Me: Yes! And do you remember the time your light went out when you walked in you room and you got scared?
Child: Oh yeah, it went “Buzz buzzz and flicked off! That was so scary!”
Me: Yes. We use electricity for a lot of stuff. Hm, can you think of a time when you ever felt electricity?
Child: FEEL electricity? Well, I know my little brother always wants to feel it which is why we plug the electricity sockets, right?
Me: Ah, yes, because electricity can be verrrry, verry–
Me: Exactly! Sometimes, especially in things like wall outlets, they can be very dangerous! But sometimes, feeling electricity can be harmless, like when you get a shock as you slide down a slide.
Child: Ouch! I hate that! That’s electricity?!
Me: Yup, that is one form of electricity. So you know a whole lot about it already! Let’s start reading and see what else we can learn!

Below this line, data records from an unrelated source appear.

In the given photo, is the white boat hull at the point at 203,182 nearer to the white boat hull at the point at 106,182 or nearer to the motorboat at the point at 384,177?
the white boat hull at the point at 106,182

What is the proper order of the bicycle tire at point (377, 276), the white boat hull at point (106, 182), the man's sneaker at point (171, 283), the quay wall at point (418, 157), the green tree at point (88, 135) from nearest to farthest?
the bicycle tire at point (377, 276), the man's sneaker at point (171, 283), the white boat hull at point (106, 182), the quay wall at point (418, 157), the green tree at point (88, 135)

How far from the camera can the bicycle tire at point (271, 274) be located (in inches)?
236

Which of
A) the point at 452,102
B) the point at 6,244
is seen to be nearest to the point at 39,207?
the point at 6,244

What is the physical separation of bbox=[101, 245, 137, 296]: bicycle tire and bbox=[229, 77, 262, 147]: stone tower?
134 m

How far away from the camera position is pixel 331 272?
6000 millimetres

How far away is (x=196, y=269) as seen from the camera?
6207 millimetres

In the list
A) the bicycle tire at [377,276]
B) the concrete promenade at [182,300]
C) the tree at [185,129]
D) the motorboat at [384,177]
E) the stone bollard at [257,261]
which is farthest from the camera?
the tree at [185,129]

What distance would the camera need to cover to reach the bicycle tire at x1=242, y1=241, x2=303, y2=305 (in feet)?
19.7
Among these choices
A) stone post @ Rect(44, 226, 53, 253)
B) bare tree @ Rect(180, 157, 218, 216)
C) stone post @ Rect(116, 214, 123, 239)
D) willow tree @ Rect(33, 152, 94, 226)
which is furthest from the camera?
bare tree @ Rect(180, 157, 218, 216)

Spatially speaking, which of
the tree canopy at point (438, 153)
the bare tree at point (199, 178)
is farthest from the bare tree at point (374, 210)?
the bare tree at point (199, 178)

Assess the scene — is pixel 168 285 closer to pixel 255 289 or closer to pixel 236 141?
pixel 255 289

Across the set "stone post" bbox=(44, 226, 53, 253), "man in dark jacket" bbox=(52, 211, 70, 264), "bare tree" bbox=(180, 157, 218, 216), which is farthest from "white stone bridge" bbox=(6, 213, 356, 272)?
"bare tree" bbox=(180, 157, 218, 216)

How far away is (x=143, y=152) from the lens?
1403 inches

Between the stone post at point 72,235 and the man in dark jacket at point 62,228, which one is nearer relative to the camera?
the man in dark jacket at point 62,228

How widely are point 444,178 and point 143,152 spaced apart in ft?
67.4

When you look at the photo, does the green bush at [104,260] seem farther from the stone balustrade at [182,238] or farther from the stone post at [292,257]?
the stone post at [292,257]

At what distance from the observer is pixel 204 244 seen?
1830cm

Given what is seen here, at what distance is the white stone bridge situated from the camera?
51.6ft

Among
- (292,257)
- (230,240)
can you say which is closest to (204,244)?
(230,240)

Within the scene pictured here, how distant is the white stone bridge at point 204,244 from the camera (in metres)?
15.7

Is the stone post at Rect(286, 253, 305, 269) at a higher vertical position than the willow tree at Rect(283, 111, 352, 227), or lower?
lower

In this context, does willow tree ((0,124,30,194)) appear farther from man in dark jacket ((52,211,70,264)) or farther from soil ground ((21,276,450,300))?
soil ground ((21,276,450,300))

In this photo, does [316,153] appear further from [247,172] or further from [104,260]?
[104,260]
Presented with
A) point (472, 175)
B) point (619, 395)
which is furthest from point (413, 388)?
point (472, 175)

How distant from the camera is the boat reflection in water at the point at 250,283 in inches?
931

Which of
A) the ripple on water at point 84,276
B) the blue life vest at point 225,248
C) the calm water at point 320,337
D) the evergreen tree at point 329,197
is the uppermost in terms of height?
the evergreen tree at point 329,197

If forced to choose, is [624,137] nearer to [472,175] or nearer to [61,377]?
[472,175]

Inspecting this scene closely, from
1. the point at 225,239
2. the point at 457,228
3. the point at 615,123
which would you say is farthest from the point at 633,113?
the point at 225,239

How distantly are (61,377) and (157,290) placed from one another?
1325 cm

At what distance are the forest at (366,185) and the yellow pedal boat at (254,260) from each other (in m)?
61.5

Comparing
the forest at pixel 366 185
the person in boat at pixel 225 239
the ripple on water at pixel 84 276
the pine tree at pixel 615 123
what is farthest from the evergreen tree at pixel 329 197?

And that’s it, folks. You just have a fun conversation with your child and bring up memories and instances and experiences they have already had with the subject matter, or anything related to it. As the parent, you will have a huge amount of knowledge about the experiences your child has had, and can best tap into their memory banks and help draw out information you know they probably have hidden in there. As a teacher, I draw it out a little differently, depending on my knowledge of my students, my experiences of what I know children know, or my own experiences in childhood that I assume they have in common with me.
The process of activating background knowledge is honestly a really fun and exciting time with children. I love seeing how eager they are to share their knowledge, and how proud they are when they realize they already have such a wealth of information. I love learning about their lives and stories, and they love sharing about it. Everyone loves to be known! This is also an easy way to get kids really enthusiastic about learning about a new topic. The enthusiasm is contagious, and as they become more excited, so do you. It’s a fun and easy conversation to have, so be sure to do it with your child before starting a new book, and then use the apprenticeship model of learning to teach them to activate their own background knowledge before they start learning new subject matter, too!
Ultimately, activating background knowledge will help your child make sense of new information and also help new information to stick. And the only point of reading something is if you’re going to understand and remember things from it, so teach this reading strategy to help your child become a better reader!